§ WHAT THE TASK ASKS: Every line from the one holding "Classify this cell by malaria status." through the one holding "identification = trichomonad" in the data below must be returned exactly, both ends included, with pictures left out and nothing else added.

§ DATA SECTION:
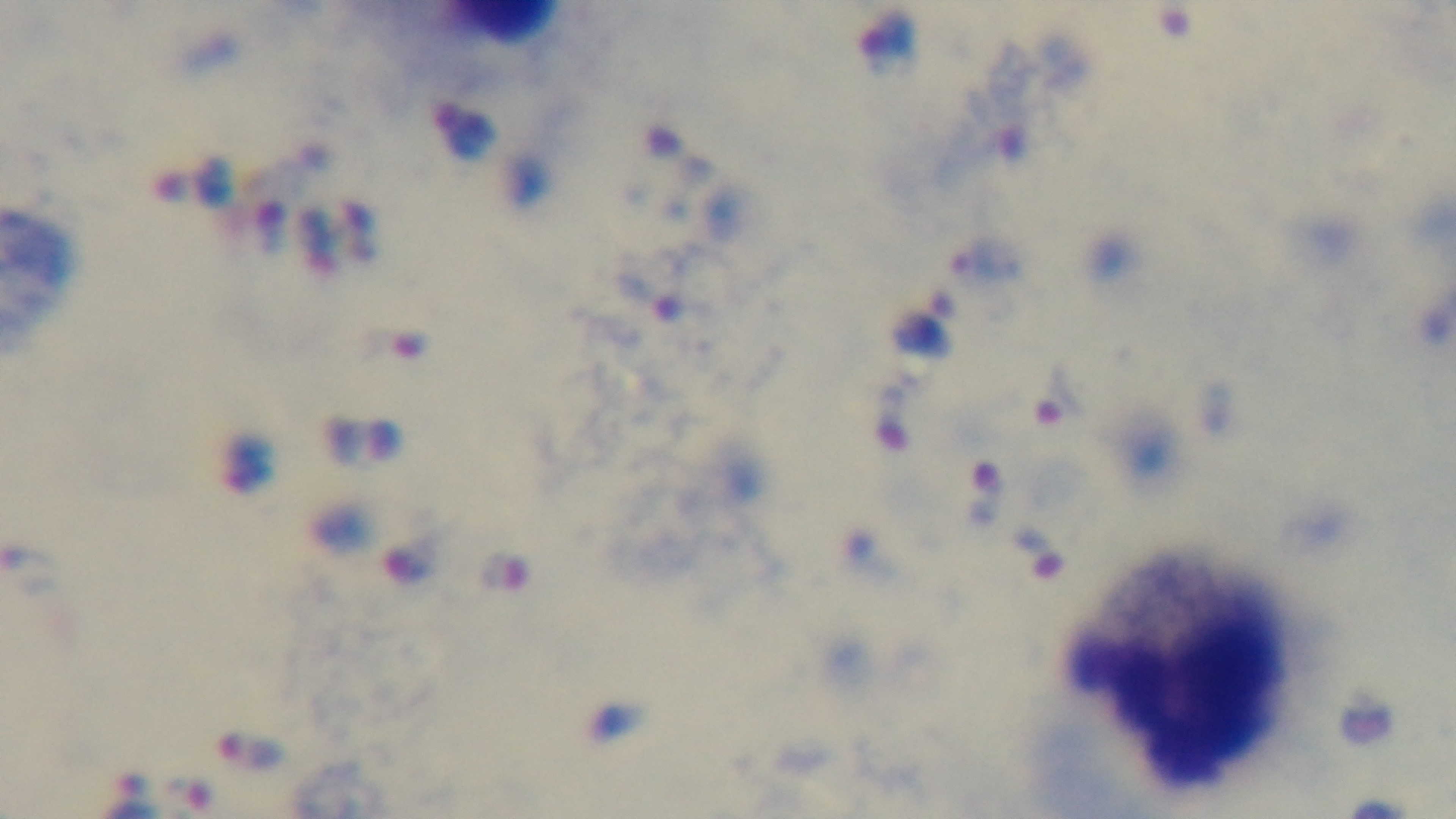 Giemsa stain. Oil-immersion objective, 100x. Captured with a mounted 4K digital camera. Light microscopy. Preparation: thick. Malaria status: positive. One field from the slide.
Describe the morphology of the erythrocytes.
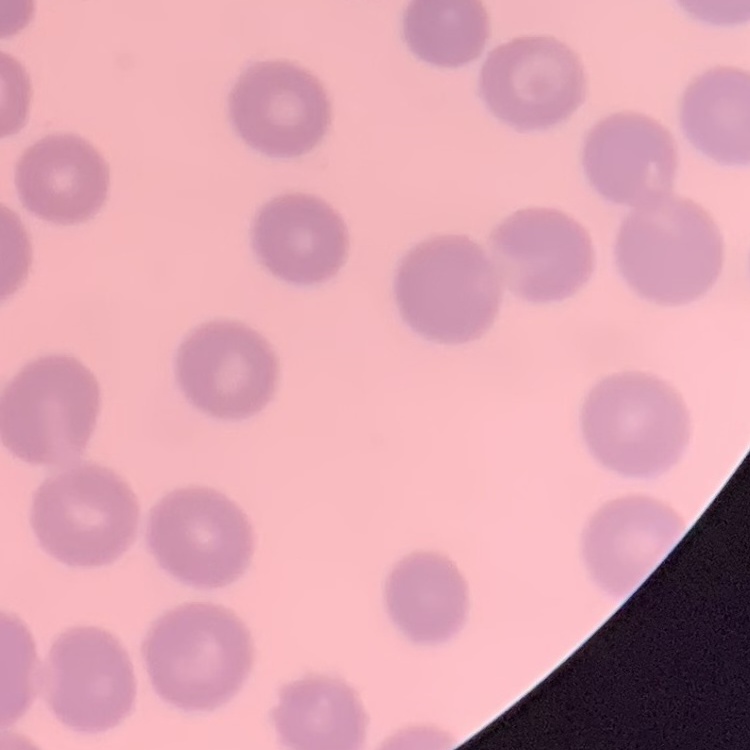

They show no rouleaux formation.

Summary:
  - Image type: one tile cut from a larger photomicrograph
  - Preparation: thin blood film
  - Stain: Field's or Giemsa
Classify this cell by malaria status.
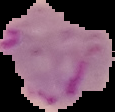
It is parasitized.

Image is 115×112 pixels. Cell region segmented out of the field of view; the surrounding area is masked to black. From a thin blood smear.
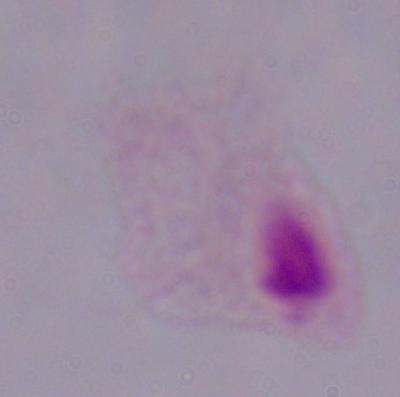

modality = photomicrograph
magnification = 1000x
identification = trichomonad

* * *

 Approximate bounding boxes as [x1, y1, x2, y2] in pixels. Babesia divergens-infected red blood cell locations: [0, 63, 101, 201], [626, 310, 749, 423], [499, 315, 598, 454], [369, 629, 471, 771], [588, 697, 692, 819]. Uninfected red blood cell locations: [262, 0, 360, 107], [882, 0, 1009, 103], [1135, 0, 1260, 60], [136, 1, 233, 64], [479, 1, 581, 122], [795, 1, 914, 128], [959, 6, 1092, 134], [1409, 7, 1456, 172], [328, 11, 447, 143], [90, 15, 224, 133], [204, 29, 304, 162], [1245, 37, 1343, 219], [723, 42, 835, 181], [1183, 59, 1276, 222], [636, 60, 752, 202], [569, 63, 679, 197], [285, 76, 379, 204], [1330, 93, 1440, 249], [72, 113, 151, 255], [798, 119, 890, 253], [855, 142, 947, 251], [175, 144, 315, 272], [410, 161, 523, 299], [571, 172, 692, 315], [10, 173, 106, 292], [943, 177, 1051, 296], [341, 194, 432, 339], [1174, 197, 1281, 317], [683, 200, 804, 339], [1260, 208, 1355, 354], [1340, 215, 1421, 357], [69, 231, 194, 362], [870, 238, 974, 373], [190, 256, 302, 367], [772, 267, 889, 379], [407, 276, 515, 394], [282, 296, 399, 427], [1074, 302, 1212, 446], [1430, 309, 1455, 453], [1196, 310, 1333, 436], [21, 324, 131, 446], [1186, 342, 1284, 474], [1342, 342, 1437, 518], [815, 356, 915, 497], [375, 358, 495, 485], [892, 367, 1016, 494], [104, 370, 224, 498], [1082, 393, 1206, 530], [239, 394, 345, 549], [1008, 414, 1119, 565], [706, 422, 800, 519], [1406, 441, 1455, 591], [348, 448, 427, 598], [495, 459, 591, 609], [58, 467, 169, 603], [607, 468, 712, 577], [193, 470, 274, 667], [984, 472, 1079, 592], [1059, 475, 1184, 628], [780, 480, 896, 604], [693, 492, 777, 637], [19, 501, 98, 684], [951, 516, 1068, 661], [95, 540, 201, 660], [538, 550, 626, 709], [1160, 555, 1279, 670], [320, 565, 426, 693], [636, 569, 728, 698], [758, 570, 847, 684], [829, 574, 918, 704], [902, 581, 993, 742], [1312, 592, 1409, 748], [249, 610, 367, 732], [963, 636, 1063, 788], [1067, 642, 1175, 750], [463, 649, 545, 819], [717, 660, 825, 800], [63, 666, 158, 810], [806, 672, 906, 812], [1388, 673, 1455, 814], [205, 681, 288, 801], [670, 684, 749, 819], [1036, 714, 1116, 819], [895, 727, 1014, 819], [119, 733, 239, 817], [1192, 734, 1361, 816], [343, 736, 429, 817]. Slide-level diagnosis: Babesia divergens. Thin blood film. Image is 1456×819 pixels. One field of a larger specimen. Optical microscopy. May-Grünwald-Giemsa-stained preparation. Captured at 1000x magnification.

§ EXPECTED ANSWER:
Classify this cell by malaria status.
It is parasitized.

Image is 115×112 pixels. Cell region segmented out of the field of view; the surrounding area is masked to black. From a thin blood smear.

modality = photomicrograph
magnification = 1000x
identification = trichomonad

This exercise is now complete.